Before Charles Schwab rolled out its new subscription-based digital Intelligent Portfolios Premium service for mass affluent investors, it introduced a simplified portfolio construction framework for advisors.
The so-called ABC framework combines cap-weighted, strategic beta and actively managed stock and bond allocations with a behavioral overlay. The allocations are designed “to encourage clients to stay invested through all types of markets” and “to provide easy-to-implement solutions” for advisors that are low cost and scalable, according to Schwab.
The framework is available to all advisors, including those who don’t use Schwab as a custodian, and it can be populated with ETFs, mutual funds and individual stocks and bonds, whatever an advisor chooses.

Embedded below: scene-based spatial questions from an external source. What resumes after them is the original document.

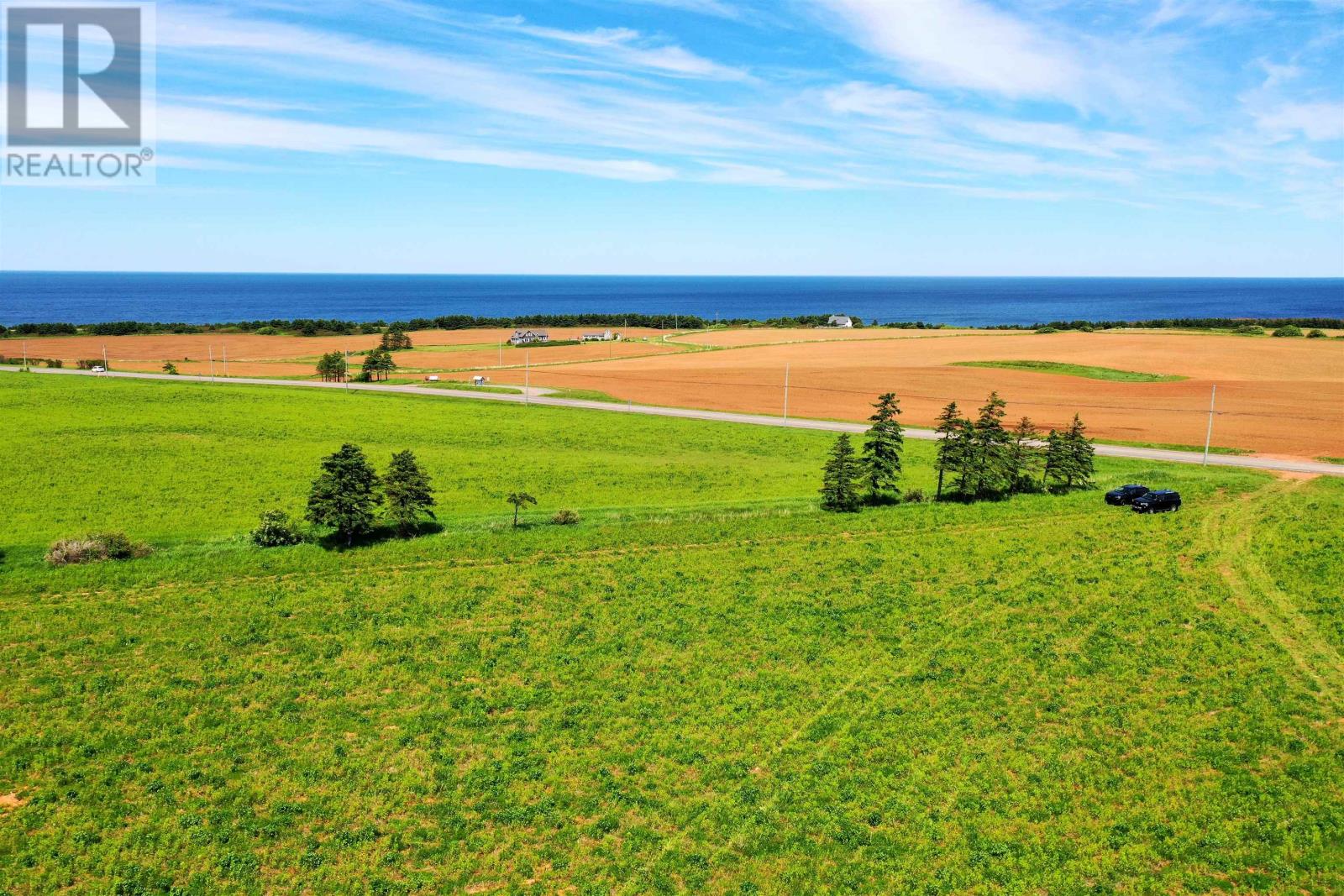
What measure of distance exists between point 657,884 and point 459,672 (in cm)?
1206

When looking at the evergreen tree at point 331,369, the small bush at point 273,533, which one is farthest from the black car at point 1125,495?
the evergreen tree at point 331,369

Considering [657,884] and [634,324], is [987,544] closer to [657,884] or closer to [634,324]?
[657,884]

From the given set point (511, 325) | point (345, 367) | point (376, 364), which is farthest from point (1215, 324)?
point (345, 367)

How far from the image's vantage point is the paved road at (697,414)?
58906mm

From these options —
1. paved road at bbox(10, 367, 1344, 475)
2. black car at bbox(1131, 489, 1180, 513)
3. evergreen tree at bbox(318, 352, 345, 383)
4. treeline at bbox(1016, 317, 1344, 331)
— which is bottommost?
black car at bbox(1131, 489, 1180, 513)

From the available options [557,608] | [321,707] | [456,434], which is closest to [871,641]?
[557,608]

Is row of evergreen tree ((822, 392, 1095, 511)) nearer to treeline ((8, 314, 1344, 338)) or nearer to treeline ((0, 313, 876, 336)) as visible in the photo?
treeline ((8, 314, 1344, 338))

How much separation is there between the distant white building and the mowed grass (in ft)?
245

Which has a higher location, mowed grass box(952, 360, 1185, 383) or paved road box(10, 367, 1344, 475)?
mowed grass box(952, 360, 1185, 383)

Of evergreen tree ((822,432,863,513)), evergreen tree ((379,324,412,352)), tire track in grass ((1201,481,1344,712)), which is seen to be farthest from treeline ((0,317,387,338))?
tire track in grass ((1201,481,1344,712))

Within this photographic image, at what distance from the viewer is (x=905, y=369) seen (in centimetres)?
11600

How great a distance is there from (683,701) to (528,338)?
445 ft

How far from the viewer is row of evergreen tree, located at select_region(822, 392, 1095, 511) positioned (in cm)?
4888

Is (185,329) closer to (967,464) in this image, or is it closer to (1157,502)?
(967,464)
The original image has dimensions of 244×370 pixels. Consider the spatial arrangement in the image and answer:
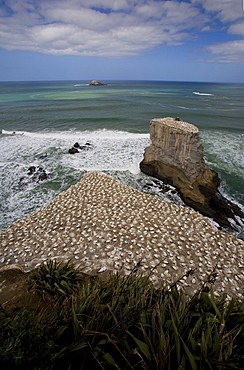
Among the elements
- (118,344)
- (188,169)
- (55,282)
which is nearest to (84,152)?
(188,169)

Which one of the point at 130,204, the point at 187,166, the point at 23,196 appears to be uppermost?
the point at 187,166

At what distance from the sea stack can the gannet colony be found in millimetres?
3368

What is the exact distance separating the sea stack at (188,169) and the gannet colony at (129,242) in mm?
3368

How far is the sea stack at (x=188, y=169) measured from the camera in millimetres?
10979

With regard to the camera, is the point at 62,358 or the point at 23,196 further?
the point at 23,196

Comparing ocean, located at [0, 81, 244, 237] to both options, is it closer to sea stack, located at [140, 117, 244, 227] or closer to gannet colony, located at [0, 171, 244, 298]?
sea stack, located at [140, 117, 244, 227]

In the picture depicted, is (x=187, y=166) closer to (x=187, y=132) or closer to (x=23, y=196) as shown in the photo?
(x=187, y=132)

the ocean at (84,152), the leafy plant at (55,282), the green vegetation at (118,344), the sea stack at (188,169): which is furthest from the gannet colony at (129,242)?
the sea stack at (188,169)

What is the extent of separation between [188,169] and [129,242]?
7438 mm

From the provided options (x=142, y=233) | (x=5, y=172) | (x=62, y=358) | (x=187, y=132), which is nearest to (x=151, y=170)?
(x=187, y=132)

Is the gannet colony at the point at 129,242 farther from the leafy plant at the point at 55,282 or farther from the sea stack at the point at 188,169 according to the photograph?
the sea stack at the point at 188,169

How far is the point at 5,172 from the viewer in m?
14.9

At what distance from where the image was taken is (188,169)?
1226cm

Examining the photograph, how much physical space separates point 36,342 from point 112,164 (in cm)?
1467
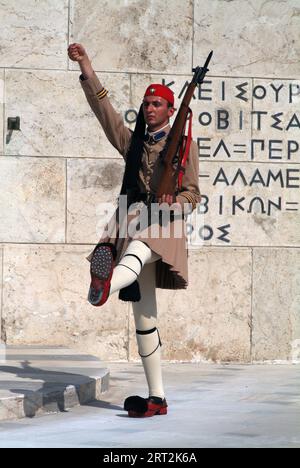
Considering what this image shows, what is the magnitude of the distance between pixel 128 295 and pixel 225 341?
3277mm

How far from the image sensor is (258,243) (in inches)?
387

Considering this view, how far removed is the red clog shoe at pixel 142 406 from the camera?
6.69 meters

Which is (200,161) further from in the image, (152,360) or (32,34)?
(152,360)

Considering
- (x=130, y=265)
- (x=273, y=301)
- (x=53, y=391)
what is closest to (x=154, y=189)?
(x=130, y=265)

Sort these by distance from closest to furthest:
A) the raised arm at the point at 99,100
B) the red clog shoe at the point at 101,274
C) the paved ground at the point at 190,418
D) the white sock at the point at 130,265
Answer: the paved ground at the point at 190,418 → the red clog shoe at the point at 101,274 → the white sock at the point at 130,265 → the raised arm at the point at 99,100

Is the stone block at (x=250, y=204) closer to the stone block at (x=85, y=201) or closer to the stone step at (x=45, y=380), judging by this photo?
the stone block at (x=85, y=201)

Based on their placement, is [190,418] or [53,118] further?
[53,118]

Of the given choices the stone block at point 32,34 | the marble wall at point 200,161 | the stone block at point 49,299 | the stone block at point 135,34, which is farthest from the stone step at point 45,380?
the stone block at point 135,34

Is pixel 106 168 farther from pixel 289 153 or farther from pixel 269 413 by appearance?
pixel 269 413

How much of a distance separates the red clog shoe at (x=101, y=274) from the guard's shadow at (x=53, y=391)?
917mm

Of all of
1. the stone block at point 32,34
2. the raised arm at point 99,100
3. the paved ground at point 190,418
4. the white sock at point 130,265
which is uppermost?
the stone block at point 32,34

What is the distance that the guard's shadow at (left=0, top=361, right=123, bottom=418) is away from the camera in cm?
689

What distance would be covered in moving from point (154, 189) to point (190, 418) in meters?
1.30

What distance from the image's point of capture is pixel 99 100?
22.5 feet
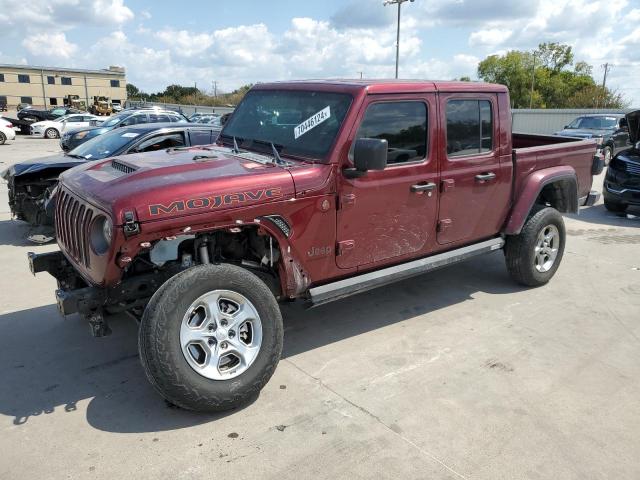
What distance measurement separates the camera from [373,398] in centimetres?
356

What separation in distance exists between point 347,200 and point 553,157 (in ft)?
9.28

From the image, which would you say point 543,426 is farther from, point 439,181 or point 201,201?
point 201,201

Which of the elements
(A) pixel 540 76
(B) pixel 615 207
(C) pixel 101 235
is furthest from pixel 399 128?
(A) pixel 540 76

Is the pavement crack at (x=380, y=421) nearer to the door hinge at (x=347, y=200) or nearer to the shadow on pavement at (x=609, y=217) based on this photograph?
the door hinge at (x=347, y=200)

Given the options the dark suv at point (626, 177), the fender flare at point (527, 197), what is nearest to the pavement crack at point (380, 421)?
the fender flare at point (527, 197)

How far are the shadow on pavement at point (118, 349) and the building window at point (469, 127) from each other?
5.00ft

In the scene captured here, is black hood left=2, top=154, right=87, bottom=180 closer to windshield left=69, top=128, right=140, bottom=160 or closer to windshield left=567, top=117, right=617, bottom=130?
windshield left=69, top=128, right=140, bottom=160

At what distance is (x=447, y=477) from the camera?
281 centimetres

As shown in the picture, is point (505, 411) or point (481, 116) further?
point (481, 116)

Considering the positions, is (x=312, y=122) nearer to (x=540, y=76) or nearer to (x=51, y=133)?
(x=51, y=133)

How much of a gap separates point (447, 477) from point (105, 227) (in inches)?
95.9

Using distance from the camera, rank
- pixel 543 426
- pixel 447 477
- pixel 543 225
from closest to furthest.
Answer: pixel 447 477 → pixel 543 426 → pixel 543 225

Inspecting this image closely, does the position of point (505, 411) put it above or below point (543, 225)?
below

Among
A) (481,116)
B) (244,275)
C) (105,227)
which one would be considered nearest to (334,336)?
(244,275)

It starts with a cap-weighted allocation of primarily stock and bond index ETFs, consisting of domestic and foreign stocks and the U.S. aggregate bond, Treasury inflation-protected securities, known as TIPS, and short-term Treasury indexes with a smattering of a real estate investment trust ETF and cash, known as the Allocation A. This allocation has no downside protection or alpha and little or no tracking error for a very low cost, an average weighted expense ratio of 5 basis points when using Schwab ETFs.
Then a fundamental strategic beta allocation — Allocation B — is added for U.S. small- and large-cap stocks and for international large-cap and emerging market stocks. It has potential downside protection in certain markets and potential alpha but a higher tracking error and cost — an average weighted expense ratio of six to 12 basis points.